> Task requirements:
A. Please retype, word for word, the part of the Human Development Index article that begins at the words "The Human Development Index has" and stops after "populations to recover.".
B. According to the Human Development Index article, which three countries sit at the bottom of the list?

> Provided text:
The UN Development Program (UNDP) announced that for the first time since it was created over 30 years ago, the Human Development Index a measure of countries’ life expectancies, education levels, and standards of living has declined for two years straight, in 2020 and 2021.
“It means we die earlier, we are less well educated, our incomes are going down,” UNDP chief Achim Steiner told AFP in an interview.
“Just under three parameters, you can get a sense of why so many people are beginning to feel desperate, frustrated, worried about the future,” he said.
The Human Development Index has steadily risen for decades, but began sliding in 2020 and continued its fall in 2021, erasing the gains of the preceding five years, the paper says.
Titled “Uncertain times, unsettled lives,” the report points to the Covid-19 pandemic as a major driver of the global reversion, but also says that a compounding number of crises political, financial and climate-related have not allowed time for populations to recover.
“We’ve had disasters before. We’ve had conflicts before. But the confluence of what we’re facing right now is a major setback to human development,” said Steiner.
The setback is truly global, impacting more than 90 percent of countries around the world, according to the study.
Switzerland, Norway and Iceland all retain their spots at the top of the list, while South Sudan, Chad and Niger sit at the bottom.
And while some countries had begun to recover from the pandemic, many others in Latin America, sub-Saharan Africa, South Asia and the Caribbean had not yet turned the corner before a new crisis hit: the war in Ukraine.

> Supplied material:
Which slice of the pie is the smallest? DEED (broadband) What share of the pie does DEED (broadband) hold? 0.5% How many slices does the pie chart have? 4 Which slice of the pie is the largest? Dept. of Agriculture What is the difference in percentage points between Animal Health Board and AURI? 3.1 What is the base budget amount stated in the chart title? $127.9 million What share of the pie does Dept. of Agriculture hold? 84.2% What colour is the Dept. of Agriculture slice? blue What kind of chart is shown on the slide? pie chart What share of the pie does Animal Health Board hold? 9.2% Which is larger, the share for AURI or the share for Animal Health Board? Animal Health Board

> Exercise solutions:
A.
The Human Development Index has steadily risen for decades, but began sliding in 2020 and continued its fall in 2021, erasing the gains of the preceding five years, the paper says.
Titled “Uncertain times, unsettled lives,” the report points to the Covid-19 pandemic as a major driver of the global reversion, but also says that a compounding number of crises political, financial and climate-related have not allowed time for populations to recover.

B. South Sudan, Chad and Niger.